Dataset entries
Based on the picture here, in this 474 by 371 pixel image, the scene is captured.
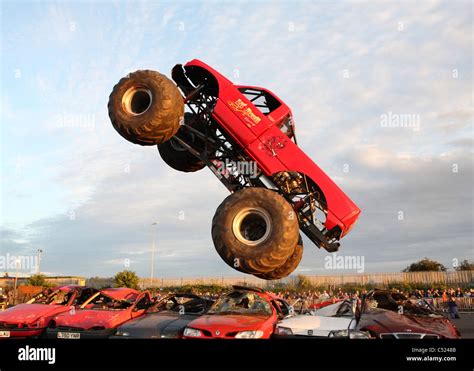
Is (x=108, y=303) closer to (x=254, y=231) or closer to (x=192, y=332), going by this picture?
(x=192, y=332)

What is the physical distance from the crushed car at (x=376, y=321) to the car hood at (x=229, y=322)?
0.48 m

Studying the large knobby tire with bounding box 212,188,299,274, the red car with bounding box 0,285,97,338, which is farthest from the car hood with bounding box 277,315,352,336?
the red car with bounding box 0,285,97,338

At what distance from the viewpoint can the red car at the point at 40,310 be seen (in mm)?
8570

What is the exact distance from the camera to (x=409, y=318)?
7.48 metres

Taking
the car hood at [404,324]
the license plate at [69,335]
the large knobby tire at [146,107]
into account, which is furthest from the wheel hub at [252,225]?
the license plate at [69,335]

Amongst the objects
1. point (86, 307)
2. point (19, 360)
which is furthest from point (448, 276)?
point (19, 360)

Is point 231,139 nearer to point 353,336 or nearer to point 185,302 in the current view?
point 185,302

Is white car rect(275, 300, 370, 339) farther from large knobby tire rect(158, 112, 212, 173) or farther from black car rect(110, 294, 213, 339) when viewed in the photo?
large knobby tire rect(158, 112, 212, 173)

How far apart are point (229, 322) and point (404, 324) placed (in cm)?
299

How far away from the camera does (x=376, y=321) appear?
24.1 ft

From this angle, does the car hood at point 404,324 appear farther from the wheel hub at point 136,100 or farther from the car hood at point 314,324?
the wheel hub at point 136,100

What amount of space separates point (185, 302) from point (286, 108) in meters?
4.93

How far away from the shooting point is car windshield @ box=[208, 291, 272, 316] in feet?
24.8

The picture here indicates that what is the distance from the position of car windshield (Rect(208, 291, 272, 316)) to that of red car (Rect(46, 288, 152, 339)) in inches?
84.3
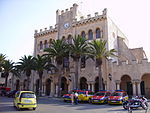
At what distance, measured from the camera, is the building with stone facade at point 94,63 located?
25334mm

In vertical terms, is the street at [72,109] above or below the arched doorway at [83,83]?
below

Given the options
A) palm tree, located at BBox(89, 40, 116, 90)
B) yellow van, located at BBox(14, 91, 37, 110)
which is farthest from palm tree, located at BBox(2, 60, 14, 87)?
yellow van, located at BBox(14, 91, 37, 110)

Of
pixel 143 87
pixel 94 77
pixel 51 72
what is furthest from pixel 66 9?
pixel 143 87

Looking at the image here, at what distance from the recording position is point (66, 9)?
3588 cm

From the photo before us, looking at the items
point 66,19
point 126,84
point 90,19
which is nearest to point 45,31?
point 66,19

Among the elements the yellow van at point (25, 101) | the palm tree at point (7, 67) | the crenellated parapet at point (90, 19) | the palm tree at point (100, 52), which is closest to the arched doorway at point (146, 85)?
the palm tree at point (100, 52)

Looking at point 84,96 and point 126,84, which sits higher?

(GIVEN REQUEST) From the line that contains "Looking at the image" down to the last line of the listing above, repeat each line exactly, and include nothing else.

(SOLUTION FOR THIS PROBLEM)
Looking at the image here, at what distance from the recording position is point (66, 9)?
3588 cm

From the photo before us, looking at the items
point 66,19
point 126,84
point 90,19
which is nearest to point 45,31?
point 66,19

Among the elements the yellow van at point (25, 101) | the palm tree at point (7, 67) | the crenellated parapet at point (90, 19) | the palm tree at point (100, 52), which is closest to the arched doorway at point (146, 85)?
the palm tree at point (100, 52)

Looking at point 84,96 and point 126,84, which sits higher?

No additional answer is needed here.